Thomas Barriano said:


> Don't jam the sleeve at the dog. Quick close sleeve movements to frustrate the dog and then make the dog work on the strike


 thanks, we noticed this, and we are working on it. this is where we have issues, as to not give the dog the sleeve compared to having them get it. we added "run" by's. and with that more uping the drive.


----------



## Kevin Cyr (Dec 28, 2012)

Kat Hunsecker said:


> thanks... he is great, it is one of our late bloomers was then 14mth i think. All the dogs are good dogs. not to brag. But we recieved compliments from lots of people. Our issue is, that our skill level is lower than what the dogs need. and we allready improved the oomph! of this dog and its containment and strike.
> But they really do get bored with the same excersizes all the time.
> we did have two helpers from a different club up here in Novemeber and the dogs excelled with them. and now they seem to be bored with what little we can do. Not beeing sarcastic, but we feel we are getting stuck, where the dogs should get more ...


 
I was talking about that doberman x from earlier video that you said looked frantic?


----------



## Thomas Barriano (Mar 27, 2006)

Kat Hunsecker said:


> thanks, we noticed this, and we are working on it. this is where we have issues, as to not give the dog the sleeve compared to having them get it. we added "run" by's. and with that more uping the drive.


Run bys are good but it's easier to do quick prey movements with the sleeve then to try to make prey movements with the whole body.


----------



## Kat Hunsecker (Oct 23, 2009)

Kevin Cyr said:


> I was talking about that doberman x from earlier video that you said looked frantic?


 yes, that it was....


----------



## Kat Hunsecker (Oct 23, 2009)

here is another one of his mom, working on the out
http://youtu.be/i4dlDAF4jwE


----------



## Thomas Barriano (Mar 27, 2006)

Kat Hunsecker said:


> here is another one of his mom, working on the out
> http://youtu.be/i4dlDAF4jwE


I like 1/2 sleeves for quickness and targeting
The cheapest are the Ray Allens
http://www.rayallen.com/product/puppy_half_sleeve/Puppy_Bite_Sleeves

They're listed as a puppy bite sleeve but they're the lower half of a 30C intermediate?

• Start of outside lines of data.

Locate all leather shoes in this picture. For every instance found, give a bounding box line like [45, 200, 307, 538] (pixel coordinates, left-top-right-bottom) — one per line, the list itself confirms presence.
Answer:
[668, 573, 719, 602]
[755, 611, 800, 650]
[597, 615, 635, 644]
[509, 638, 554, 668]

Here's an example of the type work you can do with 1/2 sleeves and targeting wedges

http://www.youtube.com/watch?v=4gil...QyZozKSyRKhILMBYioVwxfG&feature=results_video


----------



## Kat Hunsecker (Oct 23, 2009)

that looks liek something we can do... we do have a small puppy pillow, as well as a bende hybid... the dogs like those...


----------



## john simmons (Jan 20, 2010)

Is this what training looks like for you girls? :razz:

http://www.youtube.com/watch?feature=player_detailpage&v=Gng3sPiJdzA


----------



## john simmons (Jan 20, 2010)

Cause this is Me and my club training!=P~

http://www.youtube.com/watch?feature=player_detailpage&v=gX5h3Bm3BgY


----------



## Kat Hunsecker (Oct 23, 2009)

LOL...sometimes, but we are uually not that worried about looking good...but the fun factor might be close....:smile:


----------